Joel Reymont wrote:
Meaning that if a keyword Output is followed by ":" and an identifier and then "(NumericSimple)" then add identifier to the symbol table as a Number and box it in a constructor.
Then in my lexer I do a lookup to check if I have seen this identifier and if I have seen one of type TypeNumOut I return the token NUM instead of ID. This ensures that I can have rules with the token NUM as opposed to ID everywhere.
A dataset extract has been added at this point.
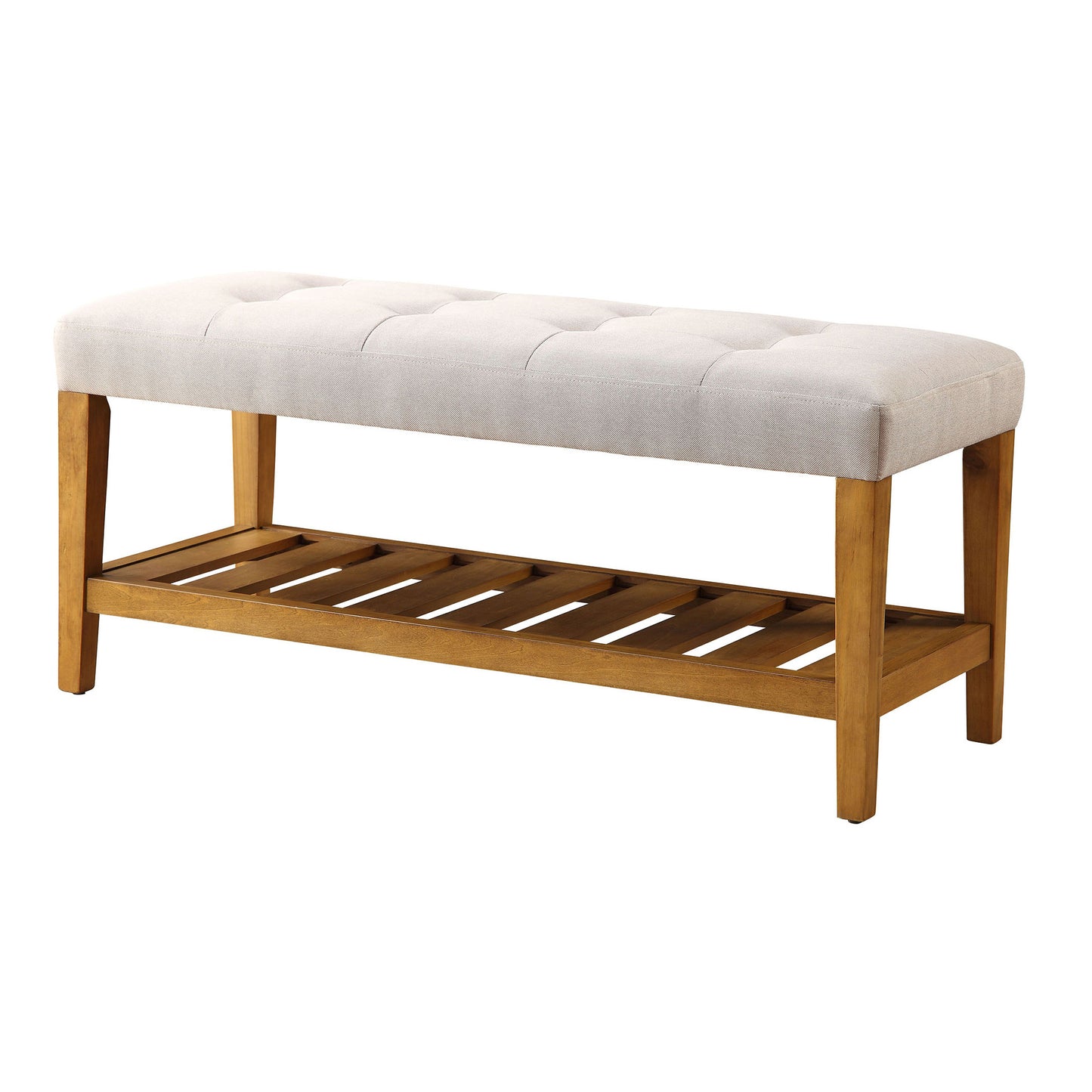 Tufted linen bench with a slatted wood storage shelf and natural wood legs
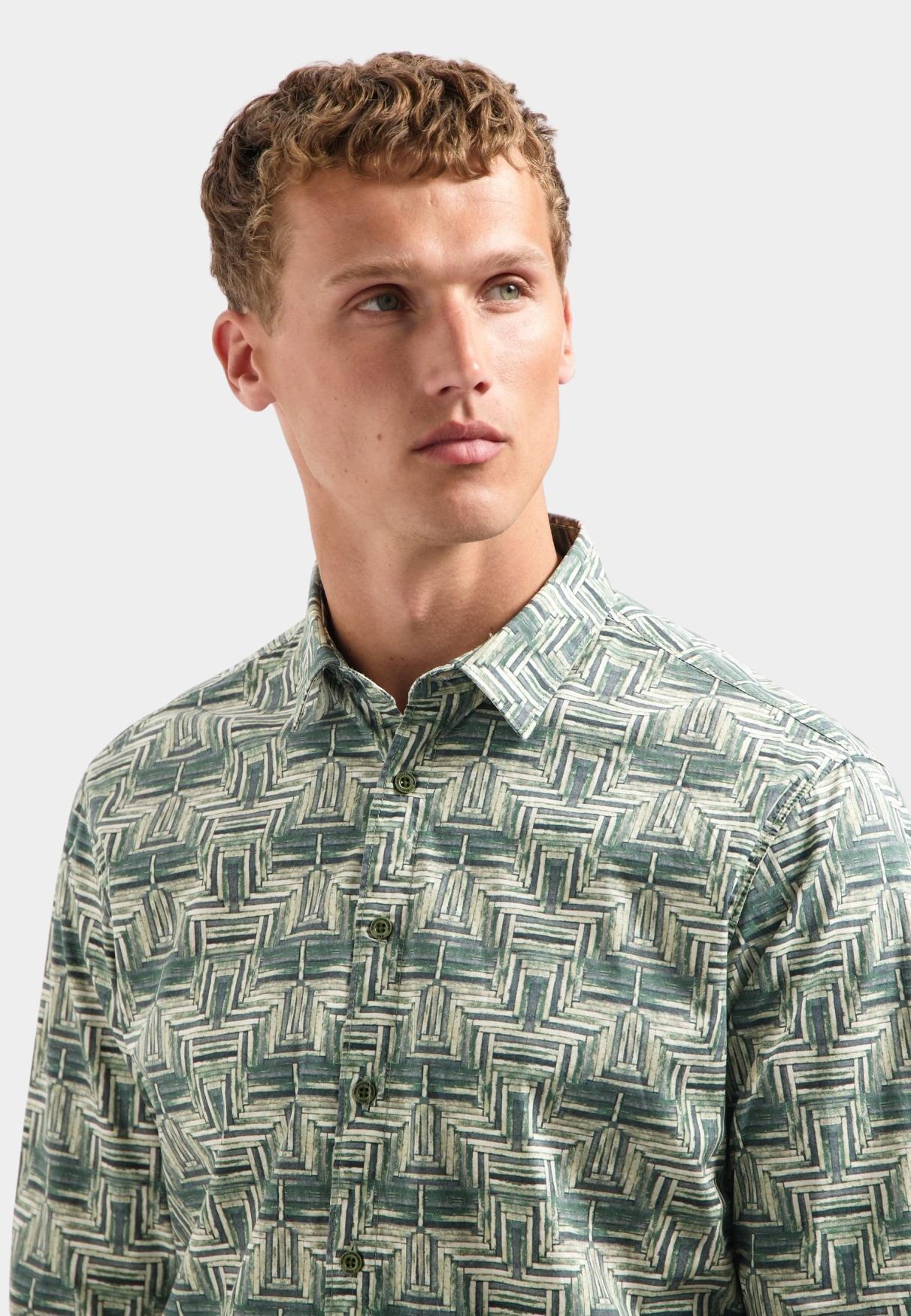 No Excess Casual hemd lange mouw Groen Shirt Stretch Allover Printed 29450701/052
I use a set of strings for the symbol table (I don't record the types of the identifiers, but you can add it back). I don't allow for whitespace, but you can add it back. The parser returns a string rather than a constructor with a string, but you can add it back. It is necessary to fuse the lexer and the parser together, so that they share state; but we can fuse them in a way that still leaves recognizable boundary, e.g., in the below, string "blah", ident, num, name, and numeric_simple are lexers (thus when you add back whitespace you know who are the suspects), and p0 is a parser that calls the lexers and do extra. The name lexer returns a sum type, so you can use its two cases to signify whether a name is in the table or not; then ident and num can fail on the wrong cases. (Alternatively, you can eliminate the sum type by copying the name code into the ident code and the num code.) import Text.ParserCombinators.Parsec import Monad(mzero) import Data.Set as Set main = do { input <- getLine ; print (runParser p0 Set.empty "stdin" input) } p0 = do { string "Output" ; string ":" ; i <- ident ; string "(" ; numeric_simple ; string ")" ; updateState (Set.insert i) ; return i } numeric_simple = many digit ident = do { n <- name ; case n of { ID i -> return i ; _ -> mzero } } name = do { c0 <- letter ; cs <- many alphaNum ; let n = c0 : cs ; table <- getState ; return (if n `Set.member` table then NUM n else ID n) } data Name = NUM String | ID String num = do { n <- name ; case n of { NUM i -> return i ; _ -> mzero } }